*** Given entries ***
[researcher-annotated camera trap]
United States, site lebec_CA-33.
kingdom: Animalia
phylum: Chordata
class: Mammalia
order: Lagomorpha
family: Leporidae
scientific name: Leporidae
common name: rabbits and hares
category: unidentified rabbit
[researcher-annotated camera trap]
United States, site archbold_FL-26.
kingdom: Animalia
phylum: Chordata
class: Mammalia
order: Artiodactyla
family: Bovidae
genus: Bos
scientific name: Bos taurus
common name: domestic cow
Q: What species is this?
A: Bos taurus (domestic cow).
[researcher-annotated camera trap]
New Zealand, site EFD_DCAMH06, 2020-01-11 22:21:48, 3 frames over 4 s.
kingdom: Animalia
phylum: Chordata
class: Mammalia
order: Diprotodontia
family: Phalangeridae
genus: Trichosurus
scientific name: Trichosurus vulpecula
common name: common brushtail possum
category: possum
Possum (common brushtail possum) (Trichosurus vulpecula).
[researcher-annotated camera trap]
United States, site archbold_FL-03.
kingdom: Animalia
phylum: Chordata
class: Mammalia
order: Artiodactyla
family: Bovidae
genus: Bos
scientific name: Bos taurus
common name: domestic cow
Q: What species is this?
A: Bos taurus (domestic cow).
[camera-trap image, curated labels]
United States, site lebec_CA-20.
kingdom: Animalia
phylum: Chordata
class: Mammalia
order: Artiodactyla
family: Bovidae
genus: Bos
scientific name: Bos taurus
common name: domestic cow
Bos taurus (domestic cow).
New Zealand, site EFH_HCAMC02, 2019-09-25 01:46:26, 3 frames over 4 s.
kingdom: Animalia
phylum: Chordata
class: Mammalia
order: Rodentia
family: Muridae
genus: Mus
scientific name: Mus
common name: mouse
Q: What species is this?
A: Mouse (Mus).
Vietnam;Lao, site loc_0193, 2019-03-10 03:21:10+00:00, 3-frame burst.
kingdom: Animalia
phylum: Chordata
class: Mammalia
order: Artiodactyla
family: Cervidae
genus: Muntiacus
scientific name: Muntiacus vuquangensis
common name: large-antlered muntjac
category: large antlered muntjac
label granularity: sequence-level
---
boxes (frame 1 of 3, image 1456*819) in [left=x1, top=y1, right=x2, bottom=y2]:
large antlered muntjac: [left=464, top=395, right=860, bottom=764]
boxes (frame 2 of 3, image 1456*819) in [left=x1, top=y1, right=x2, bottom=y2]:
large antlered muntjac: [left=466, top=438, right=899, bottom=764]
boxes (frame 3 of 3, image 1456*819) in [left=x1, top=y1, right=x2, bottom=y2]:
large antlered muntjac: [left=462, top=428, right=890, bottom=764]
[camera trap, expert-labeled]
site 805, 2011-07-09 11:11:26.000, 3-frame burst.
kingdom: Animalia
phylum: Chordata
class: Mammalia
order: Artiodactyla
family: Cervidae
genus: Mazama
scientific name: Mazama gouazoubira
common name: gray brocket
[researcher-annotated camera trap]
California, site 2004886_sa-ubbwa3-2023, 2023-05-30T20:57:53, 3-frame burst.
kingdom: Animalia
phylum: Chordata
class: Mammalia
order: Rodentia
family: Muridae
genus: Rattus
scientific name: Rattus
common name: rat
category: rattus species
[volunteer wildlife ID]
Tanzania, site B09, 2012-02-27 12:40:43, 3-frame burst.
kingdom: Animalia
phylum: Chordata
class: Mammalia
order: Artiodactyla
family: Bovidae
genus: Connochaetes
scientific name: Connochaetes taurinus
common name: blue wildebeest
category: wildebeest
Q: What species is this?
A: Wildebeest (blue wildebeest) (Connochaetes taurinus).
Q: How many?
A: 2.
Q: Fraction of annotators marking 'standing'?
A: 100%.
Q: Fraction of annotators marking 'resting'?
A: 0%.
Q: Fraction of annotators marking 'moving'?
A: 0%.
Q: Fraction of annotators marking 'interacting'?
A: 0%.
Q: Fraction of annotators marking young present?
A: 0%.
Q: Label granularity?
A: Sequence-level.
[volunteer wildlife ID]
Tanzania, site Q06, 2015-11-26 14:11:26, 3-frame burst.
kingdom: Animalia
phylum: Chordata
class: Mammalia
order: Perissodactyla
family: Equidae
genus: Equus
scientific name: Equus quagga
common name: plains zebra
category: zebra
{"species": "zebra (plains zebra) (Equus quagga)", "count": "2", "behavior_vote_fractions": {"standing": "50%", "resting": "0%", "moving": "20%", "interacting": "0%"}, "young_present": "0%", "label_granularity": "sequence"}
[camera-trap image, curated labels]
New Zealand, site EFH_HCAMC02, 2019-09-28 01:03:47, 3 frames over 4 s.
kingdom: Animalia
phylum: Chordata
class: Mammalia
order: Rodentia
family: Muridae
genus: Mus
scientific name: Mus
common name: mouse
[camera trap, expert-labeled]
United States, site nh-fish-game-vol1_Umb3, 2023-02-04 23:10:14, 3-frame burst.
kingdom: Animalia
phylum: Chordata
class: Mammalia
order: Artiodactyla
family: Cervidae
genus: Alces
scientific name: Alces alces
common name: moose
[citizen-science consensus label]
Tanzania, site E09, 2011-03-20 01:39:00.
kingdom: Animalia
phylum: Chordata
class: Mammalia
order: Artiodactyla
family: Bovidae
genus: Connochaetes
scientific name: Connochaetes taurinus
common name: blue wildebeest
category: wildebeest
***
* Problem requirements
In the entries above, find each line with "Equus" and copy it.

* Response box
genus: Equus
scientific name: Equus quagga
{"species": "zebra (plains zebra) (Equus quagga)", "count": "2", "behavior_vote_fractions": {"standing": "50%", "resting": "0%", "moving": "20%", "interacting": "0%"}, "young_present": "0%", "label_granularity": "sequence"}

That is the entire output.